Exercise input:
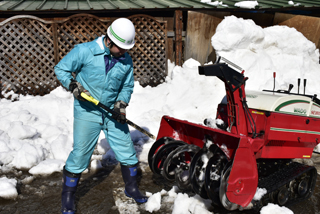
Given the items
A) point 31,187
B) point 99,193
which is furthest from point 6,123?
point 99,193

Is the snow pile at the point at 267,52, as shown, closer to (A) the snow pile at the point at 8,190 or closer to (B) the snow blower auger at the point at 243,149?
(B) the snow blower auger at the point at 243,149

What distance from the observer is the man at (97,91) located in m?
3.25

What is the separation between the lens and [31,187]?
13.3ft

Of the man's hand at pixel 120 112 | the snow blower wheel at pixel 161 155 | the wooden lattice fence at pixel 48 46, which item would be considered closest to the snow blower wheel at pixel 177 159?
the snow blower wheel at pixel 161 155

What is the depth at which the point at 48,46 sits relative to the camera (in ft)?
26.5

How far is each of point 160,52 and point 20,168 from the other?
17.1 ft

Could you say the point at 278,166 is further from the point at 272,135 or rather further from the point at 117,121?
the point at 117,121

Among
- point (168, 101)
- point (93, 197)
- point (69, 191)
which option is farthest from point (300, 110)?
point (168, 101)

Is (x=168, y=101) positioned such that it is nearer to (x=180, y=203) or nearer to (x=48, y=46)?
(x=48, y=46)

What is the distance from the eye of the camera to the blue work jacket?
3.25m

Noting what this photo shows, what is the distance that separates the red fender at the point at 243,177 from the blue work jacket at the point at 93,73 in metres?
1.56

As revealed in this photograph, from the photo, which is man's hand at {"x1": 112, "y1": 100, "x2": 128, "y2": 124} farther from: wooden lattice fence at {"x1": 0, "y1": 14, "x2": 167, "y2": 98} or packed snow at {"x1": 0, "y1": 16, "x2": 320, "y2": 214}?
wooden lattice fence at {"x1": 0, "y1": 14, "x2": 167, "y2": 98}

Exercise task: Rewrite all of the rows above, replacing every "blue work jacket" with "navy work jacket" and leaving everything else unchanged. Leave the pictures out of your answer.

Output of the task:
Given the items
A) point 31,187
B) point 99,193
which is furthest from point 6,123?
point 99,193

Is the snow pile at the point at 267,52, as shown, closer to (A) the snow pile at the point at 8,190 or closer to (B) the snow blower auger at the point at 243,149?
(B) the snow blower auger at the point at 243,149

What distance from the observer is the man at (97,91) located in m?
3.25

What is the separation between the lens and [31,187]?
13.3ft

Of the man's hand at pixel 120 112 | the snow blower wheel at pixel 161 155 | the wooden lattice fence at pixel 48 46, which item would be considered closest to the snow blower wheel at pixel 177 159?
the snow blower wheel at pixel 161 155

What is the depth at which the point at 48,46 sits relative to the camera (in ft)?
26.5

How far is each of point 160,52 and point 20,168 from the other?
17.1 ft

Could you say the point at 278,166 is further from the point at 272,135 or rather further from the point at 117,121?
the point at 117,121

Among
- point (168, 101)
- point (93, 197)
- point (69, 191)
which option is farthest from point (300, 110)?
point (168, 101)

Is (x=168, y=101) positioned such that it is nearer to (x=180, y=203) or nearer to (x=48, y=46)?
(x=48, y=46)

What is the distance from the eye of the camera to the navy work jacket?
3.25m

Noting what this photo shows, what is the distance that separates the red fender at the point at 243,177 from the navy work jacket at the point at 93,73 in metres?
1.56

As revealed in this photograph, from the photo, which is man's hand at {"x1": 112, "y1": 100, "x2": 128, "y2": 124} farther from: wooden lattice fence at {"x1": 0, "y1": 14, "x2": 167, "y2": 98} or packed snow at {"x1": 0, "y1": 16, "x2": 320, "y2": 214}?
wooden lattice fence at {"x1": 0, "y1": 14, "x2": 167, "y2": 98}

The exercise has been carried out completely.